- **Document segment**:
Queuing Networks for the Optimization of Cell Factories

View all posters

Haseong Kim, Haseong Kim, Bong Hyun Sung, Daehee Lee, Jien Lee, and Seung-Goo Lee

Korea Research Institute of Bioscience and Biotechnology, South Korea

The development of synthetic biology enables genetically modified microbes to produce useful biochemicals especially for the cost-effective and sustainable green chemistry. Currently one of the essential tasks of the cell factory research is to optimize the bioprocess of the target chemicals for maximizing the production efficiency. To this end, we have applied the G-network which is a type of queuing networks that have had a broad range of applications ranging from the evaluation of production efficiency in a factory to the performance analysis of computer systems and network routing. Although molecule based modeling is limited by the nature the queuing system (e.g. merging and spiriting of a molecule), we show that a latent molecule containing the expression information of related chemical species successfully describes the chemical reaction processes by modeling the flows of the latent molecule. As an example, a genetic circuit consisting of two AND gates, one Input and one GFP output is modeled along with the single cell based GFP fluorescence level from a high-throughput flow cytometry technique. Thanks to the analytical steady-state solution of the G-networks, we can evaluate the circuit performance and its dynamics without time demanding computational simulations. Although the G-network approach still has limitations for describing a non-steady-state system such as oscillatory expressions, it will be beneficial for optimizing the complex cell factory involving tens of hundreds of molecules by detecting bottle necks in a target chemical production pathway.

- **Record set**:
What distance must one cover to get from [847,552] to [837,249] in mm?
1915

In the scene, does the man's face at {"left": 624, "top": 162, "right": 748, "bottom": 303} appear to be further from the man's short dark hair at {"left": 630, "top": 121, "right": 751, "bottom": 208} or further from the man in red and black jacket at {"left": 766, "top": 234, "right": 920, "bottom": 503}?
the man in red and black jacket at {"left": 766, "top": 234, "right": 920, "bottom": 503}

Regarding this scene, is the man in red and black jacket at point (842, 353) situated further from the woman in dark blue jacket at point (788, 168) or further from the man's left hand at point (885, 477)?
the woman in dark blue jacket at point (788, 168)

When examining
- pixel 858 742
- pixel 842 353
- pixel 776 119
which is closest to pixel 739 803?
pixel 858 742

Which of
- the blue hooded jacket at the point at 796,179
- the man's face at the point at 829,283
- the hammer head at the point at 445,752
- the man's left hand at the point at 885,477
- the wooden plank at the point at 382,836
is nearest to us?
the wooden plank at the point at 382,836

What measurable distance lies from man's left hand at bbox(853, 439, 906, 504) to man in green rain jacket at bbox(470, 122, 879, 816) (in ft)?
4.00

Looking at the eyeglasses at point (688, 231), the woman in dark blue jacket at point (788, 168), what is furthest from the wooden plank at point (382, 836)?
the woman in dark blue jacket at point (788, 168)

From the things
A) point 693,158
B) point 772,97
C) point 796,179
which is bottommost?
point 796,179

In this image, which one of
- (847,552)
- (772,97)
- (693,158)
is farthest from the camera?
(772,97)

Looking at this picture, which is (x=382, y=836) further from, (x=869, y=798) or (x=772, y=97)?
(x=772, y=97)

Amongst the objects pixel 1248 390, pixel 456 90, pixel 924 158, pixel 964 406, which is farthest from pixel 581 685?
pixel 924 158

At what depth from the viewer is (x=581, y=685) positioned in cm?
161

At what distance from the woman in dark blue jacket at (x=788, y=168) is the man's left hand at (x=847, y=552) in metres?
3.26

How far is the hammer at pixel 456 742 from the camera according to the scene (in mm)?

- **Work request 1**: In the poster abstract on queuing networks for cell factories, list every application that the text names for queuing networks.
- **Work request 2**: Rewrite the paragraph of the poster abstract that begins "The development of synthetic biology" as a short bulleted list that keeps its main facts.

- **Your solution 1**:
- Evaluating production efficiency in a factory
- Performance analysis of computer systems
- Network routing

- **Your solution 2**:
- Synthetic biology lets genetically modified microbes produce useful biochemicals for cost-effective, sustainable green chemistry.
- A key task in cell factory research is optimizing the bioprocess for target chemicals to maximize production efficiency.
- The work applies the G-network, a type of queuing network.
- Molecule-based modeling is limited by the nature of queuing systems. A latent molecule that carries the expression information of related chemical species successfully describes chemical reaction processes through its flows.
- Example: a genetic circuit with two AND gates, one Input and one GFP output is modeled together with single-cell GFP fluorescence levels from high-throughput flow cytometry.
- The analytical steady-state solution of G-networks allows circuit performance and dynamics to be evaluated without time-demanding computational simulations.
- The approach still struggles with non-steady-state systems such as oscillatory expression.
- It should help optimize complex cell factories with large numbers of molecules by detecting bottlenecks in target chemical production pathways.